● WHAT TO WORK ON
(a) Transcribe everything in the passage on strategic defaults from "First, the research" down to "faulty – assumption.".
(b) In the passage on strategic defaults, what does the quoted Fair Isaac study name as the key driver for strategic defaulters?

● TEXT SHOWN
So the real challenge for banks and credit reporting agencies shouldn't be about simply trying to predict who's likely to default, but figuring out how to deal with the core problems facing these borrowers. But no one seems to be studying what's driving these desperate borrowers into making such a drastic decision.
And herein lies the problem with the research thus far into strategic defaults.
First, the research begins with the enormous assumption that strategic defaulters do – in fact – have the financial means to pay their mortgages but simply opt not to.
I think this is a huge – and faulty – assumption.
The Fair Isaac study states: "Where the key driver for the behavior of traditional defaulters is affordability, the key driver for strategic defaulters is incentive. Strategic defaulters can afford to continue making mortgage payments, but they believe that it is not in their financial best interest, generally because they are 'underwater,' owing more on their mortgage than their house is currently worth."

● DATA SHOWN
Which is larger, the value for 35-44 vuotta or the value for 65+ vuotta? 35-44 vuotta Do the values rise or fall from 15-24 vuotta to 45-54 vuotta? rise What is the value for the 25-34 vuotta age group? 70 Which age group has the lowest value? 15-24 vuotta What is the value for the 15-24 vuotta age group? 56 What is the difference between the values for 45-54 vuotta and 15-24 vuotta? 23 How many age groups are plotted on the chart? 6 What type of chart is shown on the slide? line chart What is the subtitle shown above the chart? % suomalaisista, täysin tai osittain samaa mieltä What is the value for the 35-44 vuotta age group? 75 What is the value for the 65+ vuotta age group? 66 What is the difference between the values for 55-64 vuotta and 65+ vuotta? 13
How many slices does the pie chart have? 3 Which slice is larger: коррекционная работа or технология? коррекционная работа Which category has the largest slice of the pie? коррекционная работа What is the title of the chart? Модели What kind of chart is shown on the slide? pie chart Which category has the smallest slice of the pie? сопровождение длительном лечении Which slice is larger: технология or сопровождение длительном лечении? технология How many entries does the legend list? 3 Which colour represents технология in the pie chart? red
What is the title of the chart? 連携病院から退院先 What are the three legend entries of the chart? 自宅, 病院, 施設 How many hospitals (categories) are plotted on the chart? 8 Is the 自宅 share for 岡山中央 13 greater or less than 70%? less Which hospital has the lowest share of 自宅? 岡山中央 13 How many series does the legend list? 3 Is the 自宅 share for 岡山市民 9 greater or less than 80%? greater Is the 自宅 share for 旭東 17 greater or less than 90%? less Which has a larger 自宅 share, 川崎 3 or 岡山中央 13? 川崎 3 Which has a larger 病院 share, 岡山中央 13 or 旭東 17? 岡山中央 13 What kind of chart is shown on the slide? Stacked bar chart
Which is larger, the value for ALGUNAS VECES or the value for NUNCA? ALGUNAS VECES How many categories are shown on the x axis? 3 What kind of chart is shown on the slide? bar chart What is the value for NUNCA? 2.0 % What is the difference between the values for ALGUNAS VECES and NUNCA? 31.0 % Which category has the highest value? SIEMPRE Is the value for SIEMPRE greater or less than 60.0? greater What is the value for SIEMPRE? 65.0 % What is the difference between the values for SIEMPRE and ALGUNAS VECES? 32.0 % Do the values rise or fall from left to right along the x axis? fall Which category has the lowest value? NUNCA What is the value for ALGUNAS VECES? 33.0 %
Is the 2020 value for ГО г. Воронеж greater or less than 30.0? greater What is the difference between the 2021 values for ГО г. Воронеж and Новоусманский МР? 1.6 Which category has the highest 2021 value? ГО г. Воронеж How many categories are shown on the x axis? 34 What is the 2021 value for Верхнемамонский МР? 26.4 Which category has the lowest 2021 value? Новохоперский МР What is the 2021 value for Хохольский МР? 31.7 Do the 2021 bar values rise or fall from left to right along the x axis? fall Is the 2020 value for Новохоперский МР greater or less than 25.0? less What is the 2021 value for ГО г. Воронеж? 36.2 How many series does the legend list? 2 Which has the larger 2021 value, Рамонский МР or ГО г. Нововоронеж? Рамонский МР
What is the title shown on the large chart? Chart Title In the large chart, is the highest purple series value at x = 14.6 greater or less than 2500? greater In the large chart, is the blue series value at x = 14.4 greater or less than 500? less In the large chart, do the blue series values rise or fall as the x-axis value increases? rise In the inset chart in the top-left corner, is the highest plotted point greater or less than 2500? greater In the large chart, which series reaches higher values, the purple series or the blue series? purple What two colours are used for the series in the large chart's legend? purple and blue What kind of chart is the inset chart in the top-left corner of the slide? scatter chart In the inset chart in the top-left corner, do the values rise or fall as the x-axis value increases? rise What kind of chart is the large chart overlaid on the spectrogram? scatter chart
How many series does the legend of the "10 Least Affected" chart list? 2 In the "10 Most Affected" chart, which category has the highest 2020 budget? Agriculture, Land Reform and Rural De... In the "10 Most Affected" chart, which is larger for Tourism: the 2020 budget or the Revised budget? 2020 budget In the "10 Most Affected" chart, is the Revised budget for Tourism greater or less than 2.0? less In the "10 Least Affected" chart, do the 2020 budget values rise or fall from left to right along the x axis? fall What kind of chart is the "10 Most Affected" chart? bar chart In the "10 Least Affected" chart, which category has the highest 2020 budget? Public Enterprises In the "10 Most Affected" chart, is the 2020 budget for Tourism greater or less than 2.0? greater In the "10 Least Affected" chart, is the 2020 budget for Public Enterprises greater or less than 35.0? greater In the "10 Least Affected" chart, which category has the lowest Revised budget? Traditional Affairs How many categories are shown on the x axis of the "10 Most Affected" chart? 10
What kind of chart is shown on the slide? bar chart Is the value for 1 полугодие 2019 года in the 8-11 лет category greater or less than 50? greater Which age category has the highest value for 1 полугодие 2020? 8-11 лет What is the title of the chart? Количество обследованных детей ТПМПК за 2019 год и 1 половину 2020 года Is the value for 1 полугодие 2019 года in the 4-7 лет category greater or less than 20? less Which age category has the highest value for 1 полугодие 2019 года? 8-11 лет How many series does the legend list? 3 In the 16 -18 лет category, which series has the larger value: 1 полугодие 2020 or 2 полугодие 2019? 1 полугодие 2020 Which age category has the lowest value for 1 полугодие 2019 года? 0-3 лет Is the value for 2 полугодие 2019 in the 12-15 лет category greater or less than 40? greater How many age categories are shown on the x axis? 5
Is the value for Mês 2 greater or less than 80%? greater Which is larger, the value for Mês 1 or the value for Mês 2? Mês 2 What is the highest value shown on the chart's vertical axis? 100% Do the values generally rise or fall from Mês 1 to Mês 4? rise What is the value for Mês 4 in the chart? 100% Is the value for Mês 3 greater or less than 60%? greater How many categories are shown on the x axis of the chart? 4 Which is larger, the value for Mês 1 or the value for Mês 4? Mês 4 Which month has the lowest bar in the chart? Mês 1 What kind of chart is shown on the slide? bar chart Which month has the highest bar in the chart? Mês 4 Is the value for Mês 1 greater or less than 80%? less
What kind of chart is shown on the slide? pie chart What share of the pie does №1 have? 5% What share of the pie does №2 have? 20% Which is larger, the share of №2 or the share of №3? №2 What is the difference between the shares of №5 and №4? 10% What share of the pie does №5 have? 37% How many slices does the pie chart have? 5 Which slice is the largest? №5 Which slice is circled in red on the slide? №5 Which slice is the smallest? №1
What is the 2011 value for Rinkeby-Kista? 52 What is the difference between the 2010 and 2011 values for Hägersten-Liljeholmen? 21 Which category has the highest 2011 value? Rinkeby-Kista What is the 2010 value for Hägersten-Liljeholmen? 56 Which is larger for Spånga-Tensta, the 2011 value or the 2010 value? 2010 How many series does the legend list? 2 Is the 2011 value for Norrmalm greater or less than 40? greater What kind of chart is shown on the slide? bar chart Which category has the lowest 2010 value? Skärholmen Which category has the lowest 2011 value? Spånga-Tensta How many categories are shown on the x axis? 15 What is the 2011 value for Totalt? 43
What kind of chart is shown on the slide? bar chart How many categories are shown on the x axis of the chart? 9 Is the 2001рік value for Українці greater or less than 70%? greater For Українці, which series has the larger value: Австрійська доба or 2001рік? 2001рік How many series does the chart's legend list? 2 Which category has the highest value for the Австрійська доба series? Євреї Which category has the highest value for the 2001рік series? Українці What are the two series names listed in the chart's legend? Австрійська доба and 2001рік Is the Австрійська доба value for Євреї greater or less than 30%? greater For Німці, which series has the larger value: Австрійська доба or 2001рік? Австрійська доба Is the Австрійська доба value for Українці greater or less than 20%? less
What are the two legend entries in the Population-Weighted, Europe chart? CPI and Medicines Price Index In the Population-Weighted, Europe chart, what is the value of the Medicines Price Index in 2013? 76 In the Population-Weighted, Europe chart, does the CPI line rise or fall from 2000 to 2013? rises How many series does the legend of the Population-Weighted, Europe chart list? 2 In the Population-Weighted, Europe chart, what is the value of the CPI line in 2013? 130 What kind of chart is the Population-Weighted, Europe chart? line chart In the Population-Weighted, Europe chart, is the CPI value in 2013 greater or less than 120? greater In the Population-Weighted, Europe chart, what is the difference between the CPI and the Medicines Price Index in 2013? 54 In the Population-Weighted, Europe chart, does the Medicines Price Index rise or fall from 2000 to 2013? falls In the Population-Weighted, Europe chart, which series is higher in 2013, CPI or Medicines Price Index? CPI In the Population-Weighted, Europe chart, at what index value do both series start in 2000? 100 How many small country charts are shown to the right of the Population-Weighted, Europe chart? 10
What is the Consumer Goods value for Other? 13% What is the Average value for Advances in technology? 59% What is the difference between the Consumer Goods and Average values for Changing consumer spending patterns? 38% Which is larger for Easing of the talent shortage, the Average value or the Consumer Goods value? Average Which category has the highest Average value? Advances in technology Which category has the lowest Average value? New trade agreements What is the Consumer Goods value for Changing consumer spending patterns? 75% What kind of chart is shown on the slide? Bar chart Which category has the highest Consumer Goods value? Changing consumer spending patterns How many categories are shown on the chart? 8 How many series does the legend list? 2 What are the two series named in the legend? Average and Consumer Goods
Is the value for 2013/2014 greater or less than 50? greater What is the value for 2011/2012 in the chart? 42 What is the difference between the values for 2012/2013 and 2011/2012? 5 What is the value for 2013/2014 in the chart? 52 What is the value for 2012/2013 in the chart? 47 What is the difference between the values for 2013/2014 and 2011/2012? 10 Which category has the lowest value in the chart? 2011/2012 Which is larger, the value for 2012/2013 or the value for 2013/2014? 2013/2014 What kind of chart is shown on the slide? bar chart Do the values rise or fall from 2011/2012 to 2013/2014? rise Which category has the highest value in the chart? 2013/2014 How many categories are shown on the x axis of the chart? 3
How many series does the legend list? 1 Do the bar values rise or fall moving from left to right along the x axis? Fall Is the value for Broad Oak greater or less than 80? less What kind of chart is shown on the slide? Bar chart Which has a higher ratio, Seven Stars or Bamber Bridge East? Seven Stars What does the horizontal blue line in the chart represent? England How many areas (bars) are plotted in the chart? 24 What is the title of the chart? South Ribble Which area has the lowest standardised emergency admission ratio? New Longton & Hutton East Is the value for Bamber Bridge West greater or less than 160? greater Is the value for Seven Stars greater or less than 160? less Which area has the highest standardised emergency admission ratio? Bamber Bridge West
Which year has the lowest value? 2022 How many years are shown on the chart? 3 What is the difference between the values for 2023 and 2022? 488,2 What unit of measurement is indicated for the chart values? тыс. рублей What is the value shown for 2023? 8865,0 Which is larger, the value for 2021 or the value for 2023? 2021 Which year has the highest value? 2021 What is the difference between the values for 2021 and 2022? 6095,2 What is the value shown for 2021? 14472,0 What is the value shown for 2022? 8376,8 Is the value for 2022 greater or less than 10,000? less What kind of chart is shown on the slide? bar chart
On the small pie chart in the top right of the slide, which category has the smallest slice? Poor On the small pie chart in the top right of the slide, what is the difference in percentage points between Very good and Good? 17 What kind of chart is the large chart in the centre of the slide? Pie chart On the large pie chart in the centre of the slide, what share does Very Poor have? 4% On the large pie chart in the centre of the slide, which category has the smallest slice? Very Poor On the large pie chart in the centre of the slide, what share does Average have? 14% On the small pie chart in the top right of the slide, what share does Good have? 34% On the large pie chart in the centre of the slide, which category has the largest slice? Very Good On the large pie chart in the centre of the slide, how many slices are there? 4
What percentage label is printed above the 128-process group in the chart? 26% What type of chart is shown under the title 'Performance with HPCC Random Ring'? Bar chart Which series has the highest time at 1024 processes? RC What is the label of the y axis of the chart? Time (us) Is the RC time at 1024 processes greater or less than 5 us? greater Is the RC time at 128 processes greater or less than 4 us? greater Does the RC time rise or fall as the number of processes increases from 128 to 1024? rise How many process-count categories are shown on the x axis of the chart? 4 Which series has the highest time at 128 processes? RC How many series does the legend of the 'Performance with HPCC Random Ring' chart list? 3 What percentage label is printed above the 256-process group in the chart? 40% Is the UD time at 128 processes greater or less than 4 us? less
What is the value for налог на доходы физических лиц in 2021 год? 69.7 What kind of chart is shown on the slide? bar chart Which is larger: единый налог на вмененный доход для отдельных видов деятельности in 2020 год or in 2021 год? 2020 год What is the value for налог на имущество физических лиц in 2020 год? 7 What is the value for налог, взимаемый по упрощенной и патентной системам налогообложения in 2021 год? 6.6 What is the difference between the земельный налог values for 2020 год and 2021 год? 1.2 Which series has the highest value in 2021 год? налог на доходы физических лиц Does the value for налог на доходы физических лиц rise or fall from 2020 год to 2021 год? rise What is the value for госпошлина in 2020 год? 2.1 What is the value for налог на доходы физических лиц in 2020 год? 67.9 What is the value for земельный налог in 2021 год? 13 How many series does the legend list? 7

● SOLUTIONS
(a)
First, the research begins with the enormous assumption that strategic defaulters do – in fact – have the financial means to pay their mortgages but simply opt not to.
I think this is a huge – and faulty – assumption.

(b) Incentive.